WHAT TO PRODUCE:
Render the rows as a numbered list, beginning with the line that contains "Viewing the photo, would" and continuing through the end of the rows. Omit blank lines and leave the pictures out.

---------------

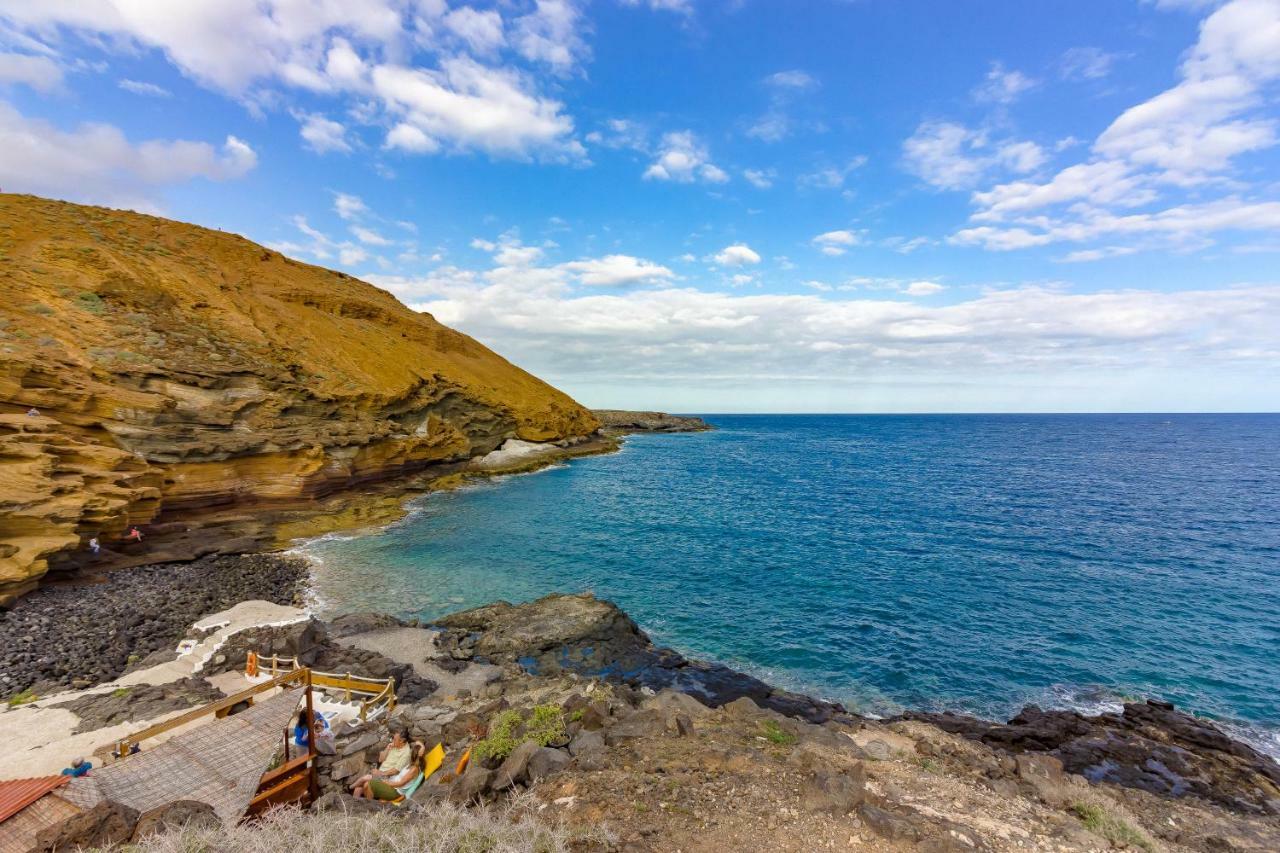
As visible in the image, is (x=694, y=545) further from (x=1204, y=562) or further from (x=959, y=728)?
(x=1204, y=562)

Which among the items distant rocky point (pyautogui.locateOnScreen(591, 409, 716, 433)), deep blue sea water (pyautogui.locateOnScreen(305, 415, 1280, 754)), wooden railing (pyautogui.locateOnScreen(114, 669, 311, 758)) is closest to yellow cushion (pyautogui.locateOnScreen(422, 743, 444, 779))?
wooden railing (pyautogui.locateOnScreen(114, 669, 311, 758))

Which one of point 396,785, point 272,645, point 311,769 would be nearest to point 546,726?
point 396,785

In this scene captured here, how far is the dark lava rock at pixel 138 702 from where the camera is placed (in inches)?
518

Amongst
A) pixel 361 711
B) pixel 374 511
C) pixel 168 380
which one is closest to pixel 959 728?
pixel 361 711

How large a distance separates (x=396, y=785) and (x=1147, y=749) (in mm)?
→ 18626

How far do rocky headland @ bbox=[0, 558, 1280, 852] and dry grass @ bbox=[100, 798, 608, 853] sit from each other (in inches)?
6.4

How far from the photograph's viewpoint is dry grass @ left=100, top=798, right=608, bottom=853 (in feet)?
20.3

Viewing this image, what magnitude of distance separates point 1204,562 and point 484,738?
124 feet

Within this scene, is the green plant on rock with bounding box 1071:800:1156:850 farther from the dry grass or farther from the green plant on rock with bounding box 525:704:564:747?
the green plant on rock with bounding box 525:704:564:747

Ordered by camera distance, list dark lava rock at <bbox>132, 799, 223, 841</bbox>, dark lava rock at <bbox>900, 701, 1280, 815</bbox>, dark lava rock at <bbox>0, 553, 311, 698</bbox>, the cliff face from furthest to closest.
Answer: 1. the cliff face
2. dark lava rock at <bbox>0, 553, 311, 698</bbox>
3. dark lava rock at <bbox>900, 701, 1280, 815</bbox>
4. dark lava rock at <bbox>132, 799, 223, 841</bbox>

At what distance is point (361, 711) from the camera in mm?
14141

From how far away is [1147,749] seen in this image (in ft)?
46.1

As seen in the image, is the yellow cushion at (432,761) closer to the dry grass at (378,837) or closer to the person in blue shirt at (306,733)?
the person in blue shirt at (306,733)

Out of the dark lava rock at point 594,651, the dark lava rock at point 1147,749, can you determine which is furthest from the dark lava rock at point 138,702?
the dark lava rock at point 1147,749
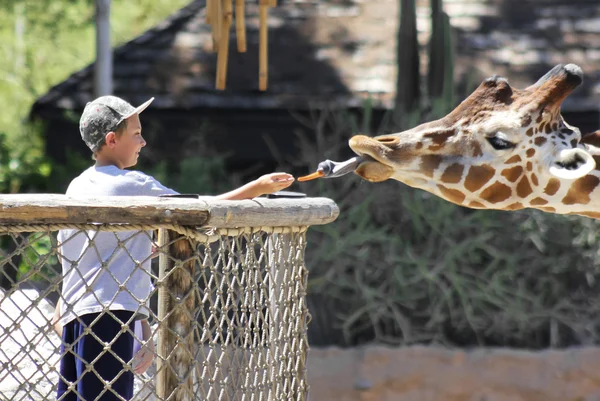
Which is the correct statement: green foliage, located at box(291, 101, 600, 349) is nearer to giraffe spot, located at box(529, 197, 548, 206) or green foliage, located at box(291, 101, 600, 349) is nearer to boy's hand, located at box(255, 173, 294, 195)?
giraffe spot, located at box(529, 197, 548, 206)

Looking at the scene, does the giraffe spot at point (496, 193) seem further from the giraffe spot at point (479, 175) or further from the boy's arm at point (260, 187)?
the boy's arm at point (260, 187)

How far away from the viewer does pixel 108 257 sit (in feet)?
9.25

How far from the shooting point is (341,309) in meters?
7.20

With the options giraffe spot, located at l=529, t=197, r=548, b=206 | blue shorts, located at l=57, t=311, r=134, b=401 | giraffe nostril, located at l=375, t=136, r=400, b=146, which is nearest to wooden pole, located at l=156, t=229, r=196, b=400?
blue shorts, located at l=57, t=311, r=134, b=401

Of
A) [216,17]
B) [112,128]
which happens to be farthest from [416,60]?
[112,128]

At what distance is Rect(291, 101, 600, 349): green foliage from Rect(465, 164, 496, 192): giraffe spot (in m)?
3.73

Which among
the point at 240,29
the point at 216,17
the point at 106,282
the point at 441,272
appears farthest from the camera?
the point at 441,272

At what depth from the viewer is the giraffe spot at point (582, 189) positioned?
3.16m

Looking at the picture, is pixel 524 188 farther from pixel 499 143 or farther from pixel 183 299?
pixel 183 299

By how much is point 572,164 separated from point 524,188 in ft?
0.68

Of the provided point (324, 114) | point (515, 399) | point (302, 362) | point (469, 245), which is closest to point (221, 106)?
point (324, 114)

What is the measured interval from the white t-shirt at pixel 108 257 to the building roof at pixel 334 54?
16.1ft

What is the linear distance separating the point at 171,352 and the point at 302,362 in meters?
0.87

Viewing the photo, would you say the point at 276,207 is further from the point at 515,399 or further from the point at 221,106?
the point at 221,106
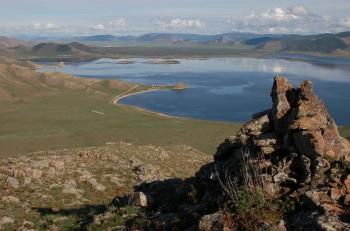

---------------

OUTPUT FOR THIS EXERCISE:
1. Viewing the photo, would you say the point at 276,207 is further from the point at 515,399 or further from the point at 221,106?
2. the point at 221,106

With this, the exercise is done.